= Text =
Centos-kernel-stream-9/Documentation/features
Mark Salter da27503010 arm64: support batched/deferred tlb shootdown during page reclamation/migration
JIRA: https://issues.redhat.com/browse/RHEL-40604

 Conflicts:
	arch/arm64/Kconfig
	Context from RT kernel patches

	arch/arm64/include/asm/tlbflush.h
	Out of order backports of:
	commit 1af5a8109904 "mmu_notifiers: rename invalidate_range notifier"
	commit 6bbd42e2df8f "mmu_notifiers: call invalidate_range() when
	invalidating TLBs"

commit 43b3dfdd04553171488cb11d46d21948b6b90e27
Author: Barry Song <v-songbaohua@oppo.com>
Date: Mon, 17 Jul 2023 21:10:04 +0800

    On x86, batched and deferred tlb shootdown has lead to 90% performance
    increase on tlb shootdown.  on arm64, HW can do tlb shootdown without
    software IPI.  But sync tlbi is still quite expensive.

    Even running a simplest program which requires swapout can
    prove this is true,
     #include <sys/types.h>
     #include <unistd.h>
     #include <sys/mman.h>
     #include <string.h>

     int main()
     {
     #define SIZE (1 * 1024 * 1024)
             volatile unsigned char *p = mmap(NULL, SIZE, PROT_READ | PROT_WRITE,
                                              MAP_SHARED | MAP_ANONYMOUS, -1, 0);

             memset(p, 0x88, SIZE);

             for (int k = 0; k < 10000; k++) {
                     /* swap in */
                     for (int i = 0; i < SIZE; i += 4096) {
                             (void)p[i];
                     }

                     /* swap out */
                     madvise(p, SIZE, MADV_PAGEOUT);
             }
     }

    Perf result on snapdragon 888 with 8 cores by using zRAM
    as the swap block device.

= Problems to solve =
**1.** Say whether each statement agrees with the arm64 tlb shootdown commit message, answering yes or no and quoting the deciding words: (a) On x86, batched and deferred tlb shootdown gave a 90% performance increase on tlb shootdown. (b) On arm64, the hardware needs a software IPI to do tlb shootdown. (c) The perf result was measured with zRAM as the swap block device.
**2.** Retype the part of the arm64 tlb shootdown commit message that opens with the words containing "Even running a" and closes with "1024 * 1024)".
**3.** Extend the arm64 tlb shootdown commit message, starting after its last line.
The material has no role in what follows.

= Information supplied =
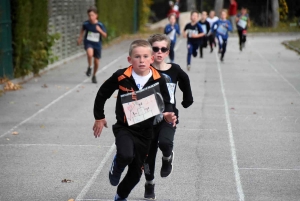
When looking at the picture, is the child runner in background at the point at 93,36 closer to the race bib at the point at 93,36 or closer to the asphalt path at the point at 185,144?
the race bib at the point at 93,36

= Results =
**1.**
(a) Yes: "On x86, batched and deferred tlb shootdown has lead to 90% performance increase on tlb shootdown."
(b) No: "on arm64, HW can do tlb shootdown without software IPI."
(c) Yes: "by using zRAM as the swap block device."

**2.**
Even running a simplest program which requires swapout can
    prove this is true,
     #include <sys/types.h>
     #include <unistd.h>
     #include <sys/mman.h>
     #include <string.h>

     int main()
     {
     #define SIZE (1 * 1024 * 1024)

**3.**
     ~ # perf record taskset -c 4 ./a.out
     [ perf record: Woken up 10 times to write data ]
     [ perf record: Captured and wrote 2.297 MB perf.data (60084 samples) ]
     ~ # perf report
     # To display the perf.data header info, please use --header/--header-only options.
     # To display the perf.data header info, please use --header/--header-only options.
     #
     #
     # Total Lost Samples: 0
     #
     # Samples: 60K of event 'cycles'
     # Event count (approx.): 35706225414
     #
     # Overhead  Command  Shared Object      Symbol
     # ........  .......  .................  ......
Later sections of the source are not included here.